EWU McNair Scholar Abdulrazik (Abdu) Mohammed lived in an Internally Displaced camp in the Sudan for two years as a child, then spent five years in a Kenyan refugee
camp with his family, who had been forced to flee their home due to the ongoing violent conflict in Darfur. “Life was like a prison there,” he says of the camps. “Nowhere to go, few thoughts for the future.” His life changed significantly, however, when he along with several of his family members were granted refugee status, allowing them to emigrate to the U.S. He arrived in Spokane Washington as a teenager, unable to speak English, but determined to do everything possible to make the most of his fortune and to use his opportunities to give back to others. He was enrolled in the Ferris High School English Development Program (ELD) program where he was supported by numerous Ferris ELD teachers, including EWU alumna Mandy Manning ’98, who won the 2018 National Teacher of the Year award. Mr. Mohammed rewarded the support of the Ferris ELD program, along with others at Ferris and in the Spokane community, with his focused hard work.
He awoke each morning at five so he could get to school at six to work on his English and catch up with his high school classmates. He was able to complete the requirement to graduate from Ferris in 2015, doing a freshman year at Whitworth University before transferring to EWU in fall 2016, where he chose to study international affairs. As he has moved through his coursework at Eastern, he became increasingly interested in research and the possibility of going to graduate school, so he applied for the McNair Scholar program. Selected as an EWU McNair Scholar in March 2018, he conducted a McNair Summer 2018 Internship project: The UN Response to Darfur: Aid, Security and Conflict Resolution, with faculty research mentor, Dr. Dorothy Zeisler-Vralsted, professor in political science. With her encouragement, and the support of McNair travel grant funds, Mr. Mohammed recently attended the 7thAnnual International Symposium on Women and
Genocide in the 21stCentury: The Case of Darfur at the Georgetown University Law Center in Washington D.C. In addition to presenting at the conference on a panel, met with congressional representatives on Capitol Hill, and was able to meet and have conversations with faculty, researchers and professionals in many fields related to the topic.

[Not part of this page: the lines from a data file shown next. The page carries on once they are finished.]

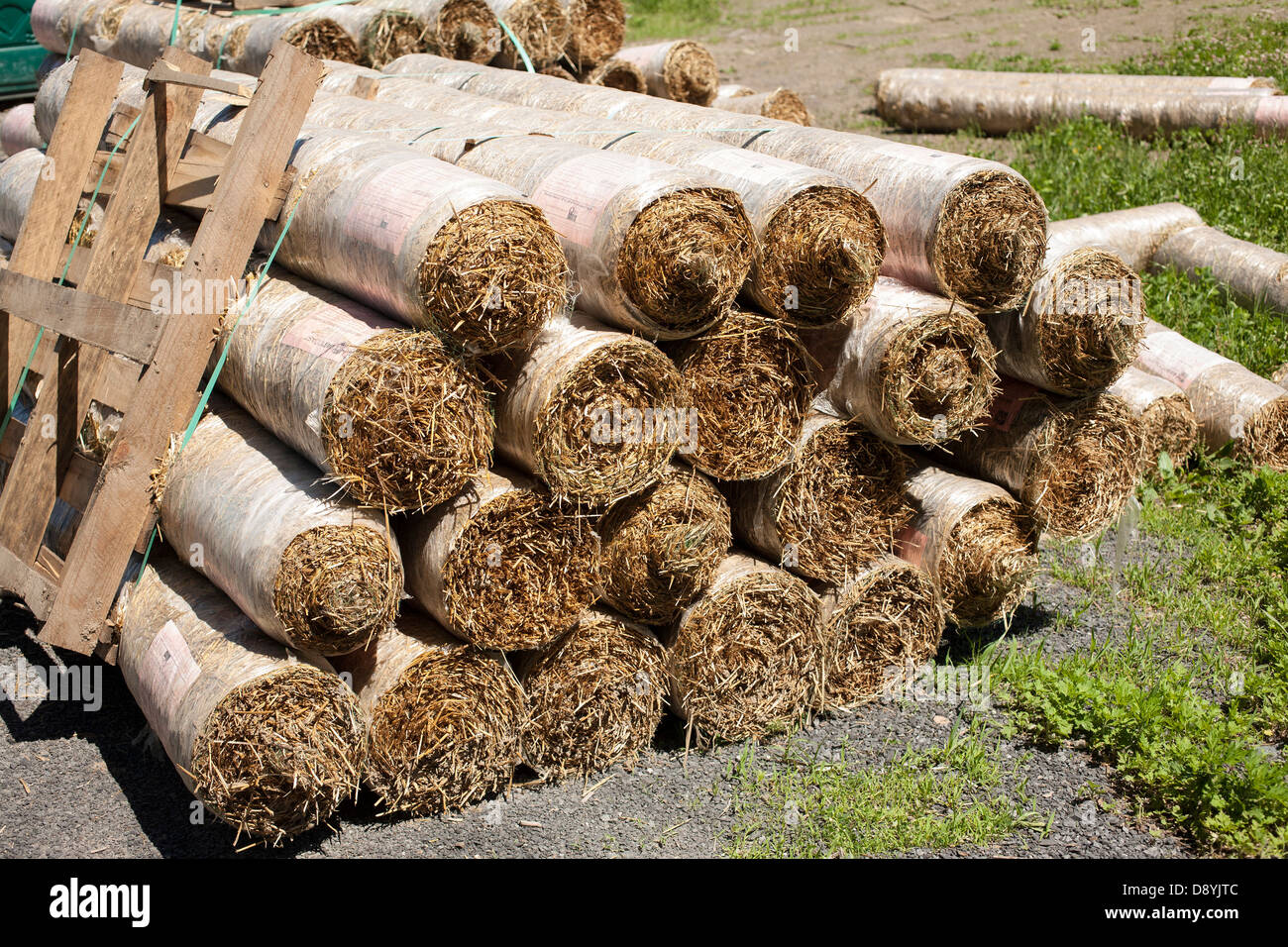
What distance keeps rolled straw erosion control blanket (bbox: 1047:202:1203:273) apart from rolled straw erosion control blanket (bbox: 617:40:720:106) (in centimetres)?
361

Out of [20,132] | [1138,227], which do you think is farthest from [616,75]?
[20,132]

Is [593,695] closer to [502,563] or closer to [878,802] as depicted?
[502,563]

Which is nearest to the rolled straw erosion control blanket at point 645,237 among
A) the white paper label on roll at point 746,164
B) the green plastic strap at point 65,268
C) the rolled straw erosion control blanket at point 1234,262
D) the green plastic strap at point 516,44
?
the white paper label on roll at point 746,164

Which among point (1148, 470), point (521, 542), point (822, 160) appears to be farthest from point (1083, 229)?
point (521, 542)

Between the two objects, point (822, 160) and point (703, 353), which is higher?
point (822, 160)

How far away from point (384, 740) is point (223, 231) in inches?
99.2

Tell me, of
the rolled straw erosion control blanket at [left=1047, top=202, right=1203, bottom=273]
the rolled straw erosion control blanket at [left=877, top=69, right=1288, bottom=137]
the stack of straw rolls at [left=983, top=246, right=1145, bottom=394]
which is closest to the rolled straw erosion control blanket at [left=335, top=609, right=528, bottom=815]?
the stack of straw rolls at [left=983, top=246, right=1145, bottom=394]

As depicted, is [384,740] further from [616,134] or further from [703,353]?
[616,134]

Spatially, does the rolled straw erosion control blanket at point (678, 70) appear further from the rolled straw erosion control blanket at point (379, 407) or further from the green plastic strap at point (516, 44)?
the rolled straw erosion control blanket at point (379, 407)

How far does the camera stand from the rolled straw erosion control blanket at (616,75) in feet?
33.0

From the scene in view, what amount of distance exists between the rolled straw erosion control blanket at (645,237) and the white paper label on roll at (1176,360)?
4375 mm

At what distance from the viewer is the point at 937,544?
5961 millimetres

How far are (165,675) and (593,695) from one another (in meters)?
1.88

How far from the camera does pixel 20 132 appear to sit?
30.7 feet
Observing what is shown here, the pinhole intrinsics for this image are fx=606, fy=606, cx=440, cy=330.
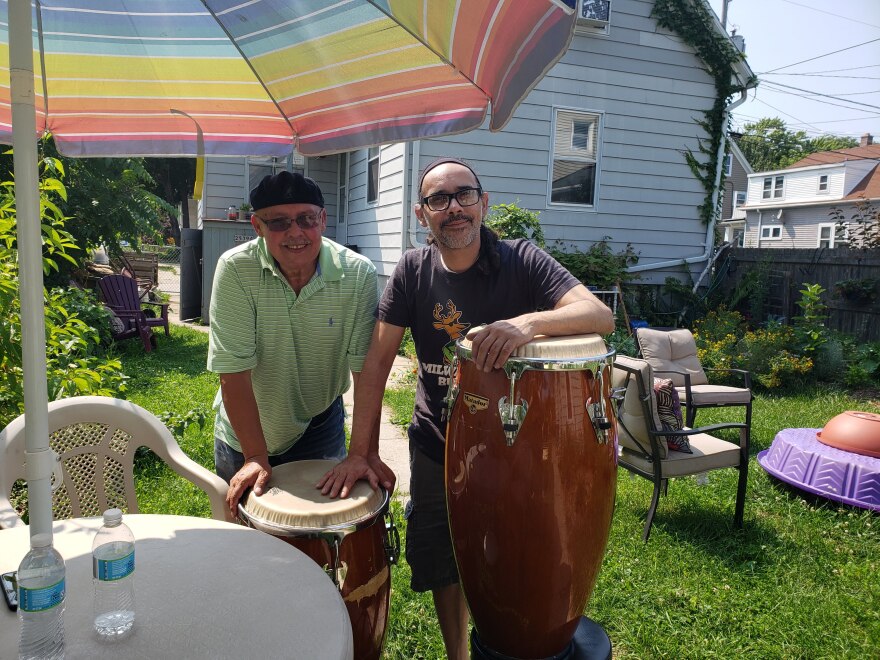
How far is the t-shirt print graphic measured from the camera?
2.20 meters

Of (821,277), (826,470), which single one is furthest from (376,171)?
(826,470)

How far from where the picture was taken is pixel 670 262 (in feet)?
32.0

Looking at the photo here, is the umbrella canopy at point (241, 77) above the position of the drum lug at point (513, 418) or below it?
above

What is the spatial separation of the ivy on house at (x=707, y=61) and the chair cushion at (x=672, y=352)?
14.3ft

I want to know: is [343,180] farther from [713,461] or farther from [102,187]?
[713,461]

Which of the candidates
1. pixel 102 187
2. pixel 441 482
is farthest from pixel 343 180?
pixel 441 482

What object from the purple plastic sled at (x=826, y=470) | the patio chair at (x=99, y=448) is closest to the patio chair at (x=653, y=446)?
the purple plastic sled at (x=826, y=470)

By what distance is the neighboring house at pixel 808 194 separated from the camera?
1135 inches

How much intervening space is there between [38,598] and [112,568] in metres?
0.14

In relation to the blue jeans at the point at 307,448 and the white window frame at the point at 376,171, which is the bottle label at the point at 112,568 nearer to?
the blue jeans at the point at 307,448

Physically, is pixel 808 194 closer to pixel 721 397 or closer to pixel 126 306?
pixel 721 397

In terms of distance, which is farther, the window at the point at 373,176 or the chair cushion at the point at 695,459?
the window at the point at 373,176

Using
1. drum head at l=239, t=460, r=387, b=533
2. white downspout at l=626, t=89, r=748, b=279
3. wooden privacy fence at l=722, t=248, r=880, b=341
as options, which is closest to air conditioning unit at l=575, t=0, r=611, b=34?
white downspout at l=626, t=89, r=748, b=279

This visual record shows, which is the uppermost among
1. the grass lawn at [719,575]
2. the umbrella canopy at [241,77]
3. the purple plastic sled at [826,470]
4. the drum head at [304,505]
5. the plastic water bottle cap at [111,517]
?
the umbrella canopy at [241,77]
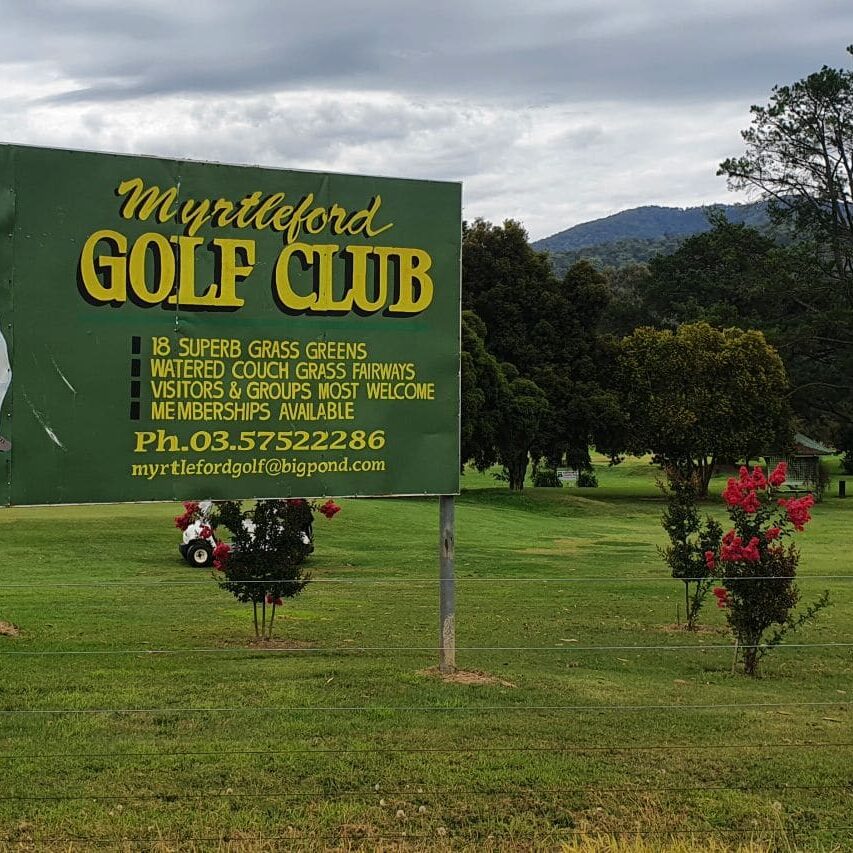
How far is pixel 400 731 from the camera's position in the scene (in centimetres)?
924

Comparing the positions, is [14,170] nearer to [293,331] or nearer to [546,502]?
[293,331]

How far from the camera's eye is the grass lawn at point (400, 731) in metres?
7.22

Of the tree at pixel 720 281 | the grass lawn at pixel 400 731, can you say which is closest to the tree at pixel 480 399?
the tree at pixel 720 281

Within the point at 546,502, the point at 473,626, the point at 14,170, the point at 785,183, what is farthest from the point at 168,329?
the point at 785,183

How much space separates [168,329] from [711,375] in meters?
46.4

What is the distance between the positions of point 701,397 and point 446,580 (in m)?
43.7

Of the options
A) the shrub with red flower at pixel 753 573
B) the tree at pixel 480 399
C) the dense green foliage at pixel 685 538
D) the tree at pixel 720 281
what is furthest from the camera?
the tree at pixel 720 281

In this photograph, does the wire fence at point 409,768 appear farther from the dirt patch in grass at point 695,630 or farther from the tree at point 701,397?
the tree at point 701,397

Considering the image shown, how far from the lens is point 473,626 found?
17172 mm

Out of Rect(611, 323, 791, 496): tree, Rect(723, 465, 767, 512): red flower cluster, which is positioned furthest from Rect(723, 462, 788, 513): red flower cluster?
Rect(611, 323, 791, 496): tree

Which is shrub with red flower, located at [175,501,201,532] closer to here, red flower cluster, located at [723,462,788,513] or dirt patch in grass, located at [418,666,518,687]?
dirt patch in grass, located at [418,666,518,687]

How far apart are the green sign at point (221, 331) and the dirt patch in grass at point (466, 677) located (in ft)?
5.85

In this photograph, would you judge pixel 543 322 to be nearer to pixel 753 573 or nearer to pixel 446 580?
pixel 753 573

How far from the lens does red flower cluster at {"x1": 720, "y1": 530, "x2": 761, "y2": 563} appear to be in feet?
41.5
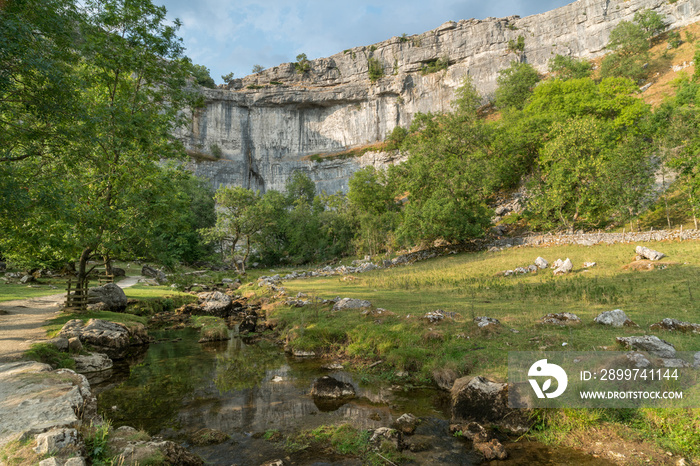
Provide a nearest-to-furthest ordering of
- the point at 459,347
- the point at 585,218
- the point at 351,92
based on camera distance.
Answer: the point at 459,347 → the point at 585,218 → the point at 351,92

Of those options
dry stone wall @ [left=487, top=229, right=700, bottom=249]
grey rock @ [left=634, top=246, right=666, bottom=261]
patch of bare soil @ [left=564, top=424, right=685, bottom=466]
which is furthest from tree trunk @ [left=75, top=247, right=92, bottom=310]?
dry stone wall @ [left=487, top=229, right=700, bottom=249]

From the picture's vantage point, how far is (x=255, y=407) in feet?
26.3

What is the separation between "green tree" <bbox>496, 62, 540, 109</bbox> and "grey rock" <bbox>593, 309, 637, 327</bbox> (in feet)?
221

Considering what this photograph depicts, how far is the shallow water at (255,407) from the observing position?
5.93 m

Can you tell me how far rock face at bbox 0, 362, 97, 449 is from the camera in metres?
4.87

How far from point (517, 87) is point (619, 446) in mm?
77552

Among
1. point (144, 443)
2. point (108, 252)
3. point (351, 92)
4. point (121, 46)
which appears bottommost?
point (144, 443)

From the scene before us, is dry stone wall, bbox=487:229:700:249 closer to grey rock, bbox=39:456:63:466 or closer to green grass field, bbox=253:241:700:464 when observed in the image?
A: green grass field, bbox=253:241:700:464

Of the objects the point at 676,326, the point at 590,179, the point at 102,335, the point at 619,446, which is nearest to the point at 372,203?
the point at 590,179

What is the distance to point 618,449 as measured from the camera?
546 centimetres

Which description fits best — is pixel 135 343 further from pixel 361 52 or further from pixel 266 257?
pixel 361 52

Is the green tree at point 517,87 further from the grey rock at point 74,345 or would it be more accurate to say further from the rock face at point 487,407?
the grey rock at point 74,345

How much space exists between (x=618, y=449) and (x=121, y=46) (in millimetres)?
21059

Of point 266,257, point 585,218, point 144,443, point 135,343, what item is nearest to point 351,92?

When asked how his EWU international affairs major prepared him for this experience he stated: “Understanding global governance and how it works to solve global problems was beneficial in terms of engaging with like-minded people as well as explaining my research topic. For example, understanding how the International Criminal Court [ICC] works was important. Part of my research includes one of the most controversial criminal case the ICC worked on, the Darfur case. When I met the international persecutor who handled this case, the knowledge and the skills I gained through my EWU major helped me ask the right question and have a constructive discussion with him.”
He believes that all students should try to attend a conference: “It opens one’s mind beyond the imaginable. Whether it is academic or activism and or action-based conference, it is not possible to return without some form of knowledge that would fit your interests. You get an idea of what others are doing and what your undergrad or overall academic experience can contribute in real life. You also gain connections and opportunities that might open your doors to future.”
Always thinking about how he might make a positive difference in the world he adds: “Some of the most important outcomes of getting such an opportunity is building experiences and knowledge to learn how education can be applied to the real world to benefit others.”